If Richard Hidalgo is considered an obvious one-year wonder, Brady Anderson would fit that same description multiplied by at least five. His 1996 season is far above all his other seasons combined.
Anderson was the Orioles' leadoff-hitting center fielder in the 1990s and played almost his entire career with them. He was mostly known as a line-drive hitter with speed, as evidenced by his pre-1996 high of 21 home runs and 80 RBI in 1992. He also had a career high 53 stolen bases that year as well.
A year after hitting 16 home runs and driving in 64 RBI in 1995, Anderson emerged as one the year's best hitters in 1996 and instantly became a dual threat with his speed and new found power.
That year, Anderson set all kinds of career highs by batting .297 with 117 runs scored, 37 doubles, 50 home runs, 110 RBI, a 1.034 OPS and 369 total bases.
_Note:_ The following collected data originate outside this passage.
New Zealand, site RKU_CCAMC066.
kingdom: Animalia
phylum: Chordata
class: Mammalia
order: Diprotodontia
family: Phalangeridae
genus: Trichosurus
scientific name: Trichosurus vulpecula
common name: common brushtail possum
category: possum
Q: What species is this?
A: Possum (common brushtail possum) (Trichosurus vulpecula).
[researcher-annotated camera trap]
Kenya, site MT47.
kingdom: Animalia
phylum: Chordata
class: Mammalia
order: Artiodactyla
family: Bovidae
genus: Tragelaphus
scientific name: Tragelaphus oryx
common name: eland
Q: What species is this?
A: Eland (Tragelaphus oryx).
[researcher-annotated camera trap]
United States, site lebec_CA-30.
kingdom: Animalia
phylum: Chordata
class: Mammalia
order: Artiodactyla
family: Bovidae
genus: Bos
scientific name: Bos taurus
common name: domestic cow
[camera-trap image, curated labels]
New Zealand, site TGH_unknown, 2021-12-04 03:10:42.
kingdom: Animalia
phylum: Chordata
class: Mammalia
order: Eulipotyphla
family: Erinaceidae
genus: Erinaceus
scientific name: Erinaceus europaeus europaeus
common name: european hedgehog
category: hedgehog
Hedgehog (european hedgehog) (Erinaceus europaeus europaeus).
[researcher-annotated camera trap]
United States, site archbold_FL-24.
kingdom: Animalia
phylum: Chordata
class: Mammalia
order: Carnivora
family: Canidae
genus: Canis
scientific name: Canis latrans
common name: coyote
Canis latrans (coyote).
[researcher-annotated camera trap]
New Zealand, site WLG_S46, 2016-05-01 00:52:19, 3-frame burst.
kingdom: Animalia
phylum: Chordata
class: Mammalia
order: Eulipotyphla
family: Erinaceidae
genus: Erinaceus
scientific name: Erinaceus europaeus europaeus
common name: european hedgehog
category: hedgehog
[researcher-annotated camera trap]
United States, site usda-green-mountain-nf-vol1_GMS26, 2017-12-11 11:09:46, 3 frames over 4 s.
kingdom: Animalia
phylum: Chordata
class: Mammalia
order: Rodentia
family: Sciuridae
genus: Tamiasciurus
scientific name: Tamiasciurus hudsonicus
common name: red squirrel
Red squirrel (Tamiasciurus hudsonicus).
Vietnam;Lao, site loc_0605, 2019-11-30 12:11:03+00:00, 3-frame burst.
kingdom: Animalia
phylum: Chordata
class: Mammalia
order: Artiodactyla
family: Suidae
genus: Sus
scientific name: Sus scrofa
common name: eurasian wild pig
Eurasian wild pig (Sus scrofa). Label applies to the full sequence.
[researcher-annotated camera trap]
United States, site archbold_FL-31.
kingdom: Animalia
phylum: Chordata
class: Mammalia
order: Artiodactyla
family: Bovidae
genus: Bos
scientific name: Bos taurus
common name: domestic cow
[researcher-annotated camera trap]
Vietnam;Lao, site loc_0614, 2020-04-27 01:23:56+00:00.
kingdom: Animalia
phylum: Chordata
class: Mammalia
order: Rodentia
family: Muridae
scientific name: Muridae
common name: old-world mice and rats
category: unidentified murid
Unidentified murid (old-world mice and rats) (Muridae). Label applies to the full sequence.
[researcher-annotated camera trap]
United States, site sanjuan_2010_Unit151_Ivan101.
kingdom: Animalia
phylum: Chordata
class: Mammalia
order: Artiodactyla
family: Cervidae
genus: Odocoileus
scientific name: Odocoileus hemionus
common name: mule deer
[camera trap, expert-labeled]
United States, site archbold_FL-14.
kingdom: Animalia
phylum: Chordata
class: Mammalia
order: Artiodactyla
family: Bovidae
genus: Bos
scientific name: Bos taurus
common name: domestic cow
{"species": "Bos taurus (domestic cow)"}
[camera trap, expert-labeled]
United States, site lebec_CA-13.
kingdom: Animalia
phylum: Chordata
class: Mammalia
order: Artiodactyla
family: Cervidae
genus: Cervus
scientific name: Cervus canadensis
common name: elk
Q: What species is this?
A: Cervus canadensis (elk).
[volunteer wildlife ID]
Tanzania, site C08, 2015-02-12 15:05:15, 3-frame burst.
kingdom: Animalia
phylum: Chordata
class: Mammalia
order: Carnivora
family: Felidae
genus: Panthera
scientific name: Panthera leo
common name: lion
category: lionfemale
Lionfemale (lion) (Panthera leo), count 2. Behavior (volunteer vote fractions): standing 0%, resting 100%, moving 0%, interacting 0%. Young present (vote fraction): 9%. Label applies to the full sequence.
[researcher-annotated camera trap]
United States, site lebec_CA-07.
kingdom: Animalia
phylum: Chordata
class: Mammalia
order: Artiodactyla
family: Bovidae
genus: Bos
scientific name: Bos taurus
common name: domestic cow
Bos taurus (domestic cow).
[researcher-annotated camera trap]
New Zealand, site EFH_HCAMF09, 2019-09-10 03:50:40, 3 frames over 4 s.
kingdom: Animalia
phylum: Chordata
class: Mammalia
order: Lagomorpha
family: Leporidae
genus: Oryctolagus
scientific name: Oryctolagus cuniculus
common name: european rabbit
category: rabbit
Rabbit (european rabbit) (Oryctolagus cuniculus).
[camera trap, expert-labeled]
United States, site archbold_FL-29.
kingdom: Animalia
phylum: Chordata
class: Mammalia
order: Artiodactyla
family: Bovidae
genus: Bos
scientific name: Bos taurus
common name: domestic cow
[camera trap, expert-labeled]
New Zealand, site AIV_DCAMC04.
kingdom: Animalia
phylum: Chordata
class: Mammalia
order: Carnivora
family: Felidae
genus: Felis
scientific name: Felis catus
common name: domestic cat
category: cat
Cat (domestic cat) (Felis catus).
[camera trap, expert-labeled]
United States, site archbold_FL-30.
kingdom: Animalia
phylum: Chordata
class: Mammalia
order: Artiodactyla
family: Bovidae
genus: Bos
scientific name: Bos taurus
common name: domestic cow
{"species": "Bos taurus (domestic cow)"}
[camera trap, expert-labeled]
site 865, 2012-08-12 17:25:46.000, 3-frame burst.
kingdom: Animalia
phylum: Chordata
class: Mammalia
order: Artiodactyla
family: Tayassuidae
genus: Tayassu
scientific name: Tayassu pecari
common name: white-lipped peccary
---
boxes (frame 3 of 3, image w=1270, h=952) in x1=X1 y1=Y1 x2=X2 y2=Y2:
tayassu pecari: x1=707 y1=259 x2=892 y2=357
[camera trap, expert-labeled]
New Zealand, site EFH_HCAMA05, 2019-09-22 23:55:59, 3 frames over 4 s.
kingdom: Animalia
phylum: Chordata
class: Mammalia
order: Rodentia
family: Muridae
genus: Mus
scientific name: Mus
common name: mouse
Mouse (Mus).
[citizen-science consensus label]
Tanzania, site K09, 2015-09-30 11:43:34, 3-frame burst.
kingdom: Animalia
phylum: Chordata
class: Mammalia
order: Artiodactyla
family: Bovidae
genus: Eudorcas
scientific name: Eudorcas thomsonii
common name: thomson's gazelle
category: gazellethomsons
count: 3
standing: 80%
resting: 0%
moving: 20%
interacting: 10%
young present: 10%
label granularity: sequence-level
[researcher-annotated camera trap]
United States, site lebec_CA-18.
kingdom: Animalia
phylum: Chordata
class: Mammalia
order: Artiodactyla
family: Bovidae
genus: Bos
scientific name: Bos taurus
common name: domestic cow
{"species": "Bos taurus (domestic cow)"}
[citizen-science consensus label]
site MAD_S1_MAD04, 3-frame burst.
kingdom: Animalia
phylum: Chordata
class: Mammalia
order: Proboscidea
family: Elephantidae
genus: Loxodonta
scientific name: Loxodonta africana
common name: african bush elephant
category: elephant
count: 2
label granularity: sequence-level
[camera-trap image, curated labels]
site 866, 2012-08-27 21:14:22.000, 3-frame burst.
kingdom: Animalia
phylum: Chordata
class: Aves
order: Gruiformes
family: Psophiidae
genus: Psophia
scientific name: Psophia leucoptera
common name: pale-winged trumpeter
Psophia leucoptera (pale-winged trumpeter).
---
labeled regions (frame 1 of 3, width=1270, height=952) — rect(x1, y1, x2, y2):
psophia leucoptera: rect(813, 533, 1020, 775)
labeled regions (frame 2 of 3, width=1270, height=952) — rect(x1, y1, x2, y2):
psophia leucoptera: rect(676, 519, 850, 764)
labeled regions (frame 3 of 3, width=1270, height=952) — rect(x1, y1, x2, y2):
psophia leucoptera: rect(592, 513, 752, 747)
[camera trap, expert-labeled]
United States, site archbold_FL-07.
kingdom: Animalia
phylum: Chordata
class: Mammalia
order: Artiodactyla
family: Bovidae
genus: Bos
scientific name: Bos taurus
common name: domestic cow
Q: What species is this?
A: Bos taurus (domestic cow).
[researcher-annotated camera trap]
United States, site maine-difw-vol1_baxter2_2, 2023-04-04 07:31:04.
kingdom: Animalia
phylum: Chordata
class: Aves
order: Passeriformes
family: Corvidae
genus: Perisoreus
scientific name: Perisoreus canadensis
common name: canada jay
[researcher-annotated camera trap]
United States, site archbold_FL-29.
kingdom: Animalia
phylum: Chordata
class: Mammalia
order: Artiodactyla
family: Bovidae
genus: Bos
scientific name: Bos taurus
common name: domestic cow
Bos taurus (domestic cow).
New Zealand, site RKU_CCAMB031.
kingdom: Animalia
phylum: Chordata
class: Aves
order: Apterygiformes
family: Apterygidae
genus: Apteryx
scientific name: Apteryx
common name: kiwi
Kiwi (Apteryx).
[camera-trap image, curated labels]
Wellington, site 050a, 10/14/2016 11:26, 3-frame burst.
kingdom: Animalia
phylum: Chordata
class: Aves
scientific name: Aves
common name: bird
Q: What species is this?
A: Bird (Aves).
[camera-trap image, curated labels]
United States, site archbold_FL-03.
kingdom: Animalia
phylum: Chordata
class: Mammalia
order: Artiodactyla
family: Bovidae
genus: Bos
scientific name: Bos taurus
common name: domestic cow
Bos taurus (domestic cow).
He set the Orioles' new single season home run record and also became the only player to ever be part of the 50-20 club and the 20-50 club.
After his memorable 1996 season, Anderson did not have any more seasons as good as that one. He batted .288 with 18 home runs and 73 RBI while dealing with a broken rib in 1997. In 1998, his numbers slipped to a .236 average, 18 home runs and 51 RBI. Anderson then bounced back decently in 1999 with a .282 average, 24 home runs and 81 RBI.
After a subpar 2000 season, Anderson really declined in 2001 and hit even worse in 2002 as a member of the Indians before retiring.
Through his career, Anderson averaged a .256 average, 19 home runs and 67 RBI, which goes to show how remarkable his 1996 season really was in comparison to his career averages. As a result, many people have speculated that Anderson may have used performance enhancing drugs during the 1996 season, which could have helped him hit with more power. However, Anderson has long denied such claims and has stated that he simply had more good swings that season than in other seasons.
Regardless of whether the performance enhancing drugs claims are true or not, it's very hard to argue against Brady Anderson being the most suspicious one-year wonder ever in baseball history.